Serenade

Published 16th March 2012

An article by Harold Philbin

A pleasant afternoon, the sun was shining and all was certainly very well as far as I was concerned. Perhaps all was not quite well with the fireman who had knocked sick, and I was on his job. We had left the shed in charge of engine number 199, one of our class 3P tank engines, I had already coupled our little engine onto a passenger train of about four coaches in the platform, and we were ready to leave Bacup Station en route for the big City.

Despite our being ready and in my case raring to go, Teddy O’Shea our Guard was not, he was walking up the side of our train, smart as a King’s Guardsman in his normal unruffled manner. “We have to pick up a horse at Rawtenstall and the horsebox is in the cattle dock,” said Teddy in his mild Irish accent. I hooked the engine off the train, Bill Griffiths my driver backed it into the cattle dock and I hooked it onto the most luxurious horsebox that you could imagine. It was upholstered in the finest Red velvet for the horse, and it was padded everywhere, there was no way that he could injure himself on this journey. This horsebox even had a sleeping compartment for the groom to travel with his charge. Visions of a most valuable racehorse at the very least passed through our minds, as we finally left the station with our by now, very impatient passengers.

More efficient

In those days the railways were far more efficient, they could and they did, move anything to anywhere. The size of the consignment and the distance of the journey was no problem at all. In this instance I am sorry to say the usually immaculate timing of the Fat Controller was a bit off, and we were late.

The suspense approaching Rawtenstall was unbearable, we stopped in the platform, passengers got off the train and passengers got on, but of the magnificent creature about to join us there was no sign at all. “Just a minute, hold the train,” called out Bill the station porter with his usual authority, he just loved to let everyone know that he was in charge of this station. Bill disappeared into his booking office and then he reappeared, leading a tiny donkey, what a comedown to our “Great Expectations.”

The door of the horsebox was opened, the loading ramp was lowered down onto the platform and Bill led his charge towards this most Royal compartment as we all looked on in wonder. The donkey most ungraciously refused to enter, Bill pulled and he pushed, he fumed and he fussed, with no result at all. Then Teddy the Guard joined in and they both pulled and pushed, and still the donkey would not go into the horsebox.

"I don’t know what he expects me to do!"

Time went by and the watching passengers joined in, some with abuse and some with a little advice as well. “Put a coat over his head” called out one passenger who also promptly assisted in the fiasco by taking off his jacket and joining the party to prove his point.
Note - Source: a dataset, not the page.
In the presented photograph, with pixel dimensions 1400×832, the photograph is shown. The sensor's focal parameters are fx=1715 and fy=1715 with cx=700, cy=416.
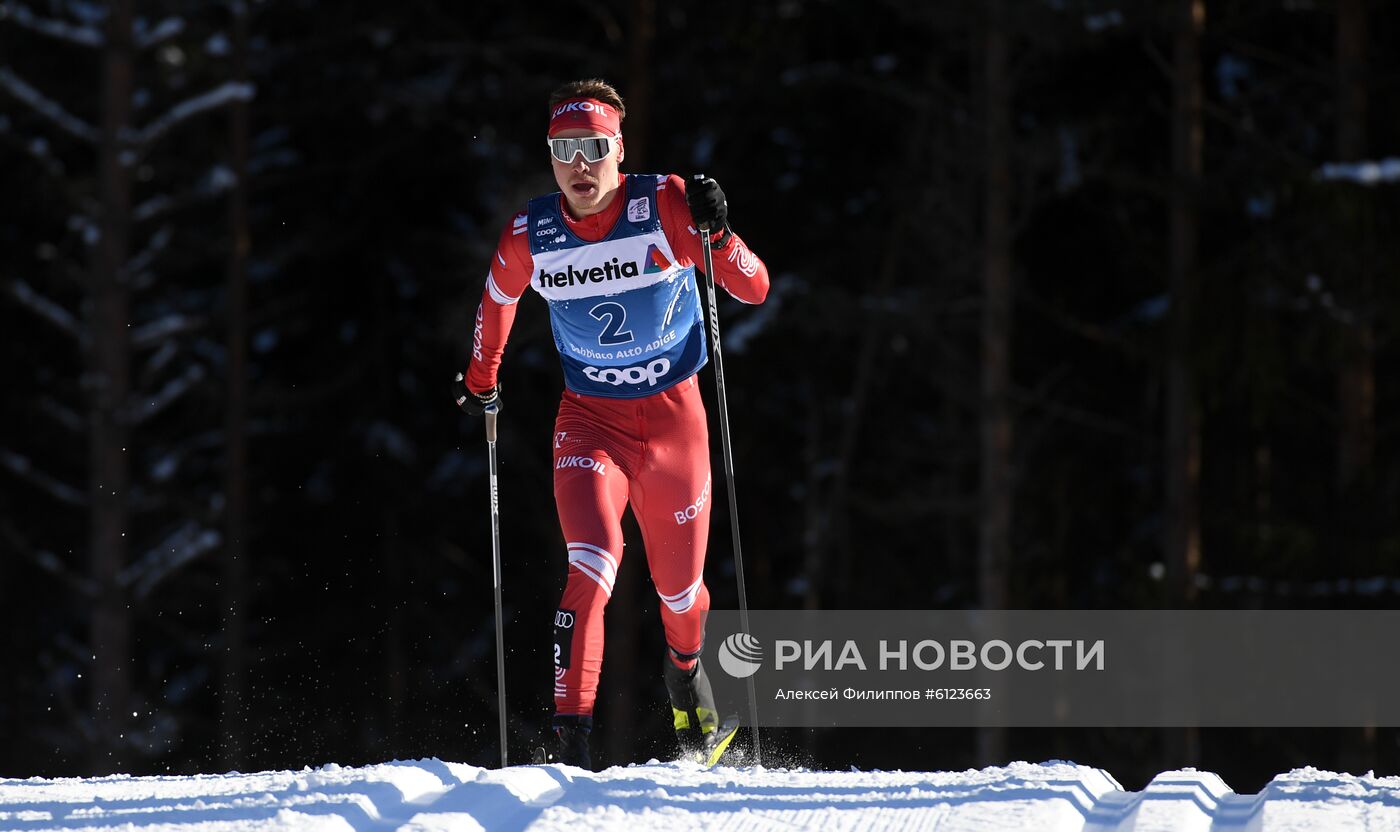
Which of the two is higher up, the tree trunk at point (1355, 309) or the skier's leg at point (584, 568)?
the tree trunk at point (1355, 309)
To no avail, the stupid creature possessed a form of sixth sense that told him when he was exactly in the centre of the doorway and there he stopped. “Go and help them, or we shall be here all day,” instructed Bill my driver. He made no attempt to join in himself; he just sat on his seat sucking his pipe.

“I don’t know what he expects me to do,” I muttered as I walked the full length of the train to arrive at the scene of a full-scale comic opera. Our coaches were sticking out over the end of the level crossing, and the main road into Rawtenstall was blocked completely. The signalman could not close his gates to the railway, and this attracted the attentions of a passing police car that was just arriving on the scene. Inspiration as I counted the number of assistants at hand, one, two, three, four with myself, the very same quick mental arithmetic also disclosed that there was exactly the same number of legs on the donkey. We grabbed one of them each, four paces forward and he was inside the box and very quickly fastened up. The ramp was put back into position, the doors were closed and I was very speedily; back on the footplate.

Teddy waved his little Green flag; I gave a little toot on the engine whistle, and amid cheers from the watching crowd we were off on our journey, leaving Bill in charge to the very last. He could explain to the policeman exactly why he had managed to hold up the traffic for almost half an hour and Teddy would have the same problem of explaining to the Fat Controller.

We would just enjoy one more experience of a declining era, not being aware of just how fast it was all going to disappear. Even so, as experience and knowledge was gleaned from the older drivers so too was more than a little of their sixth sense of direction in the darkness of the night or a thick fog. I also began to be able to know exactly where we were, by feel, smell, or sounds. We could feel an engine lurch, and the sound of the wheels would change a note or two as we took a bend, a crossing, or a tunnel, a cutting or points. Even the sense of smell, played its part in identifying a well known place, but these men could find an exact spot even in dense fog, the Black Out of the war years was no problem at all to them.